1. Prioritize planning

While many baby boomers and older investors seek out financial advisors primarily to improve investment performance, Gen Xers and millennials are more likely to see advisors as expert coaches who can help them and their families identify, plan and achieve financial goals. In fact, about 80 percent of millennials in the Broadridge survey said they work with an advisor to plan their overall financial goals—a significantly higher percentage than older generations like Baby Boomers and Silent Generations. Therefore, planning should be at the heart of value proposition advisors to young investors.

2. Commit to digitization

Financial advisors make enhancing their digital capabilities a top priority for two reasons. First, the younger generation wants and expects robust and seamless digital services. Second, advisors can only provide clients with personalized plans and recommendations by leveraging technology. Advisors committed to monetizing their younger client base should integrate online tools that allow them to tailor advice and solutions to individual clients and deliver advice through the digital channels preferred by younger investors.

3. Leverage automation

Advisors should capitalize on younger investors’ preference for new investment solutions. Gen Xers and millennials are more open to relatively innovative tools like model portfolios, SMAs, and direct indexing than older investors. Integrating these and other technology-driven solutions will enable advisors to implement portfolio construction, freeing up time to talk to existing clients – especially younger clients – and find new ones.

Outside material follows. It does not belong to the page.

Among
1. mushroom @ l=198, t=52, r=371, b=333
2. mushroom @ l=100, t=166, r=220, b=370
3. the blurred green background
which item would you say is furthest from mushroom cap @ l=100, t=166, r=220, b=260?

4. Participate in important issues

There’s no way around it: To be relevant to Gen Xers and millennials, financial advisors must understand what these generations consider important. This means keeping abreast of new investment products such as cryptocurrencies and developing at least some level of expertise in environmental, social and governance (ESG). Despite widespread interest in these issues, only about half of millennials have spoken to their financial advisors about cryptocurrencies, and only about 15% of investors overall say they have discussed ESG. To win younger clients, wealth managers and individual advisors must address any gaps in knowledge and educate investors on these and other emerging topics.

5. Make it a family affair

Financial advisors have a secret weapon when it comes to attracting younger clients: older clients and investors. During what may be the largest intergenerational wealth transfer in history, baby boomers and their children have clear incentives to ensure that younger generations are properly prepared to inherit, protect and develop family assets. Young investors are willing to listen to their elders’ advice on these important topics. According to a survey by AdvisorStream, 70% of Gen Z investors said they would likely work with an advisor recommended to them by a friend or family member. Advisors should leverage this trust by holding intergenerational conference calls with clients and adult children. These are golden opportunities to engage future generations in conversations and understand their needs – whether those discussions bear fruit now or in the future.

During the historic financial market drawdown, Gen Xers, millennials, and other investors who were previously willing to invest on their own may turn to the market for some professional advice. This could be a key opportunity for advisors who can combine planning expertise and technology to help young clients stay on track to achieve their long-term financial goals.